Salimos de casa bien temprano y en pocos minutos estamos ya en las marismas. La zona es un enclave único para la preservación del medio ambiente, catalogada como Zona de Especial Protección de los Valores Naturales de Galicia y Zona de Especial Protección de Aves. De hecho, muy cercano al punto por el que Titán y yo entramos en las marismas, saliendo desde A Cruz por la calle Desembocadura del Miño, encontramos un observatorio ornitológico. Las veces que vengo sin perro me gusta entrar en él y quedarme en su interior escuchando esa especie de música que hace la naturaleza cuando parece que nadie la escucha.

Rio Miño

Dejando atrás el observatorio caminamos en dirección Camposancos, con el Miño siempre a nuestra izquierda.
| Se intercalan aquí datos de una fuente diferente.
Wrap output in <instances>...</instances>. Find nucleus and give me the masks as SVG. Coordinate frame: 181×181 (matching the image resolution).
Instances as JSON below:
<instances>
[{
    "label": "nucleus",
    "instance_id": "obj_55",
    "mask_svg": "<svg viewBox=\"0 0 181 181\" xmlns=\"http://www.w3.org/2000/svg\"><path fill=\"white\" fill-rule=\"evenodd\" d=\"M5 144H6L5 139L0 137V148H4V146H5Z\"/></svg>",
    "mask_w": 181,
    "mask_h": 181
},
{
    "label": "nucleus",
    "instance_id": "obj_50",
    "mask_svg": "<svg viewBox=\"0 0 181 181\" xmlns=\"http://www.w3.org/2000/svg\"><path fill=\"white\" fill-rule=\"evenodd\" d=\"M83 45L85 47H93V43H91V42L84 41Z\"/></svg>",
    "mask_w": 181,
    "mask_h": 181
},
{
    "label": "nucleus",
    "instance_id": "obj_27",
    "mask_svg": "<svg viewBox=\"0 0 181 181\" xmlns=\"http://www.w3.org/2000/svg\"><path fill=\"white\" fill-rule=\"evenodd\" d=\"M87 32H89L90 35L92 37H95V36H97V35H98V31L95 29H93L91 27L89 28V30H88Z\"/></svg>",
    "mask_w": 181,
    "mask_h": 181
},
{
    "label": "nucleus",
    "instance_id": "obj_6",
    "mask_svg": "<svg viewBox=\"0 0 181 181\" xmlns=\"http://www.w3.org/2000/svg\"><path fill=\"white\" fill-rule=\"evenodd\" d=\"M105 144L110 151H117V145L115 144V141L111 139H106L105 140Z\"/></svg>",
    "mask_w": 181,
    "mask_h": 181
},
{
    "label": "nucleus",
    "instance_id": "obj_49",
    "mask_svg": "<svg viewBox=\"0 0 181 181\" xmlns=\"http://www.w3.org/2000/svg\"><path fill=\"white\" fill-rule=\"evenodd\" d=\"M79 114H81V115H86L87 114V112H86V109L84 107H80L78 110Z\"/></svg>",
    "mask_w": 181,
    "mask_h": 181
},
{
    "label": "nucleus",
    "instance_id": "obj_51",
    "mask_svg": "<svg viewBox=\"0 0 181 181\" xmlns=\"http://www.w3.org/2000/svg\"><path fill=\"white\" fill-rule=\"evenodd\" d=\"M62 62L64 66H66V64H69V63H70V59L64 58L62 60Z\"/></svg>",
Durante la mayor parte del trayecto el paseo discurre por un sendero de tierra con múltiples ramificaciones, ideal para los que quieran perderse. Yo suelo seguir el camino, pues el lugar es tan primitivo, en el mejor de los sentidos, la naturaleza está tan por todas partes que me gusta invita a dejarme llevar e imaginarme que soy un habitante de la edad media, o incluso de la época los castros, como el de Santa Tegra, que está muy cerca. A fin de cuentas, poca diferencia habría entre lo que ellos vieron en su tiempo y lo que yo contemplo cada vez que paseo por aquí.

Rio Miño

Más adelante, un poco antes de llegar a A Pasaxe, tomamos un pequeño desvío que nos conduce directamente hasta Camposancos. Allí viví muchos años y me trae muchos recuerdos. Es un pueblo bonito y agradable, tranquilo, ideal para hacer una paradita en el camino. Titán nunca lo necesita, pero debo reconocer que yo casi siempre. Haya descanso o no, una vez entramos en Camposancos cogemos un caminito que nos lleva directamente hasta la playa. Nos movemos dirección oeste, con el río siempre a la izquierda y con un gran pinar litoral a la derecha.

Playa de Camposancos

Con la arena como suelo, caminamos paralelamente a las poblaciones de A Armona y O Muíño, y no tardamos en dejarlas atrás. Pronto alcanzamos la desembocadura misma del río, el lugar en el que el Pai Miño y el Océano Atlántico se juntan, lugar conocido como Punta de Santa Tegra. En días concretos en los que la marea está muy baja, nadar desde este lugar hasta Portugal y volver es algo que puede realizarse apenas sin esfuerzo y en muy pocos minutos. Este sitio siempre me deja un sabor agridulce, porque normalmente suele ser el principio del fin del paseo. Dentro de poco estaremos en A Guarda, donde nos recogerán para regresar a casa, pero eso suele producirme un extra de energía para disfrutar al máximo de los metros restantes.

Playa O Muiño - A Guarda

Volviendo ya a suelo firme, y con el mar rompiendo bravo contra las afiladas rocas que tenemos a la iquierda, emprendemos camino hacia A Guarda. Poco trayecto queda, pero todavía falta algo que ver. Siempre me ha encantado la imagen del cielo y el mar fundiéndose a lo lejos, y es esa imagen que me acompañará hasta llegar prácticamente a mi casa.
A mi izquierda, el océano. De frente, el puerto de A Guarda, que nos da la bienvenida. A la derecha, un perrito muy contento y muy cansado.
Y yo… ¿qué voy a decir, más de lo que ya he comentado? ¿Cómo es que aun no estás de camino hacia este paraíso?